If a bad reading appears after full stocking is reached or is being approached and even after waiting it doesn’t disappear, check the canister filter. Is the electric pump working (is seawater coming out of the exit pipe?) They are generally reliable nowadays. Are the inlet and exit tubes properly attached? Is there a blockage preventing correct seawater flow? If no problem is found and the bad reading persists, check the capacity of the canister – manufacturers usually indicate the gallons the canister can deal with. If the canister can’t cope, mature a bigger one (mature the additional media and when ready transfer the media from the smaller canister). Perhaps there is room for more media in the smaller canister. Obtaining the correct size canister is clearly best done at the planning stage.

During maintenance, the bio-media within a canister filter can be cleaned if necessary to maintain seawater flow and general efficiency. The cleaning should be done in warm seawater (the old seawater after a routine change for example). Stir very gently. Never clean in tap water or there will be bad readings on testing!

The aquarist who uses live rock should adhere to the stocking principle outlined above. Some beginning aquarists believe that when live rock is introduced then stocking can go ahead as the rock is fully ready. This is incorrect and could be the reason why a bad reading has appeared.

Live rock is already populated by bacteria, but the adequacy of this population varies. First there are different types of live rock and the amount needed of a particular type should always be checked. Second the rock has to be cleaned as indicated above and in this period the rock lays quietly in seawater without livestock. Therefore there isn’t any ammonia being generated to support the bacteria’s needs and the population could reduce. To counter this, dead organisms could be producing ammonia and it is possible, for a time anyway, that the bacterial count could increase. The clean rock then goes into sale tanks where often it lays without livestock. Again the bacteria population could be decreasing. If the rock lays in a sale tank for a long period the bacteria count could be seriously depleted. It is always worthwhile checking how long since the rock was cleaned.
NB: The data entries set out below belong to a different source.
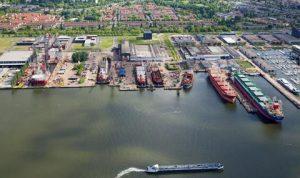 Shipdock Amsterdam Aerial (1)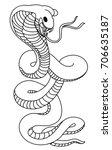snake cobra tattoo style cobra... | Shutterstock .eps vector #706635187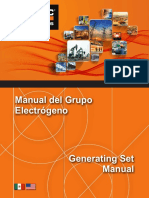 Gpo Electrogeno Manual Generating Set Manual 2k15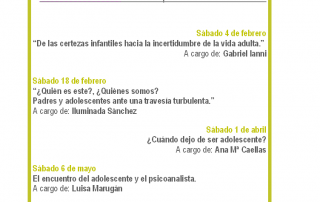 CICLO PSI 16-17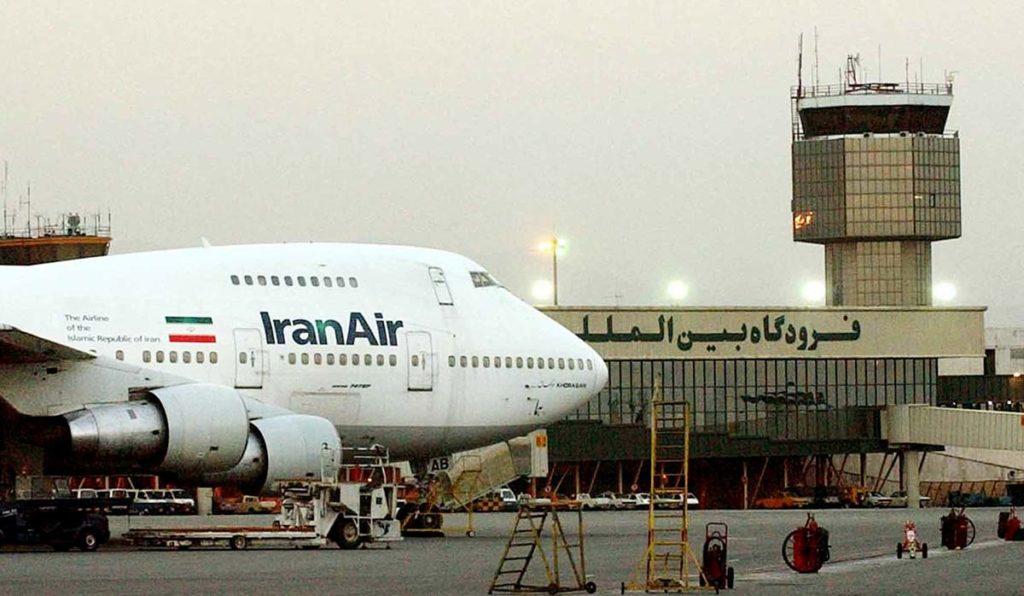 شبکه پروازی هواپیمایی ایران ایر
Even with this knowledge the adequacy of the filtration ability of the rock will be unknown, hence the slow stocking.

If a bad reading appears during stocking then stocking any further should be postponed until the reading is correct – in other words until the bacteria can handle the bio-load. If the stocking is nearly complete or fully so and a bad reading appears and does not correct, then it is possible that there is a seawater circulation problem. If a check of the circulation pumps shows no problem then it is probable that the amount of rock is insufficient for the bio-load. Rock as desired should be purchased and introduced and a close watch on seawater test readings maintained. Always ensure that there is adequate seawater circulation when the new rock is introduced and of course that it is stable.
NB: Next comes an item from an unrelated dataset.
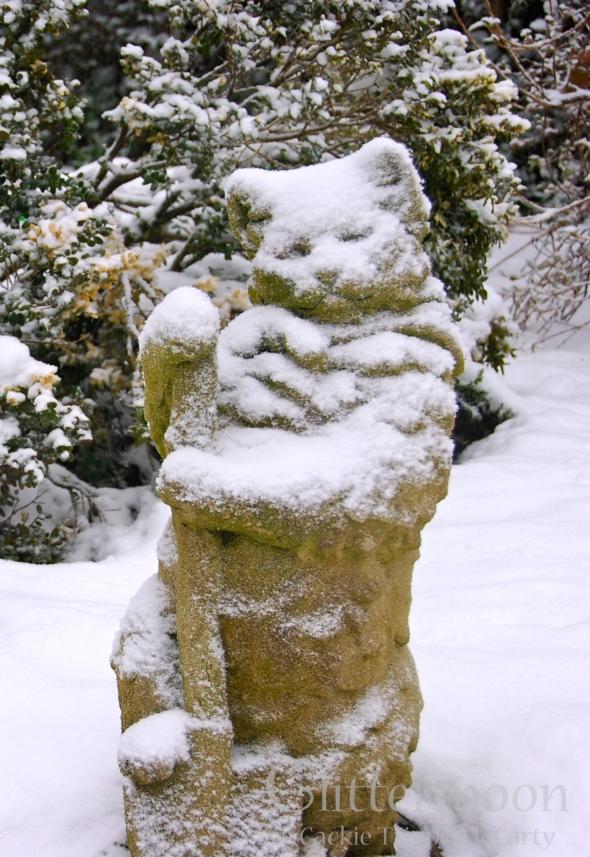 Mrs. Chippie in the Snow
The maximum stocking level relevant to the net gallonage of the display aquarium should never be exceeded.

Generally, with canister and live rock filtration, it’s more likely to meet a problem with a fish only system than a reef one, all things being equal. Why is this? Fish present a higher bio-load to the bacteria than say corals. In a fish only system there are usually many fish for the size of aquarium, and they are all of course fed regularly. In a reef system, as said, the corals present a much lower bio-load and if there are fish present they are often smaller and should be less in number.
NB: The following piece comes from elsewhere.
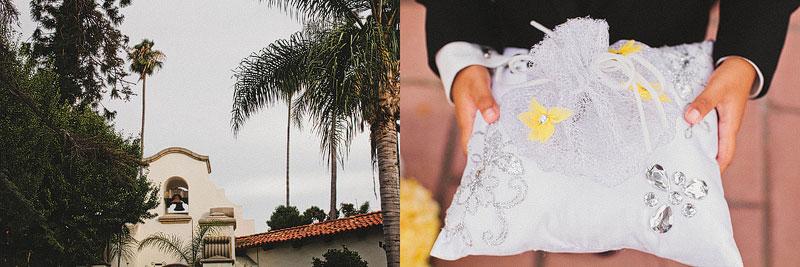 23fun-happy-radical-engagement-wedding-photography-by-hello-studios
It’s not likely that serious problems will appear in a new aquarium system provided the aquarist prepares the system for the bio-load it will contain, that is fish only, a mixed reef system, or corals only. The new aquarist should always display patience, harder to do than might be thought. In a complete system a sudden problem is unlikely if maintenance is properly applied as anything untoward will become apparent in good time, particularly as the aquarist will have gained experience and understand the system thoroughly.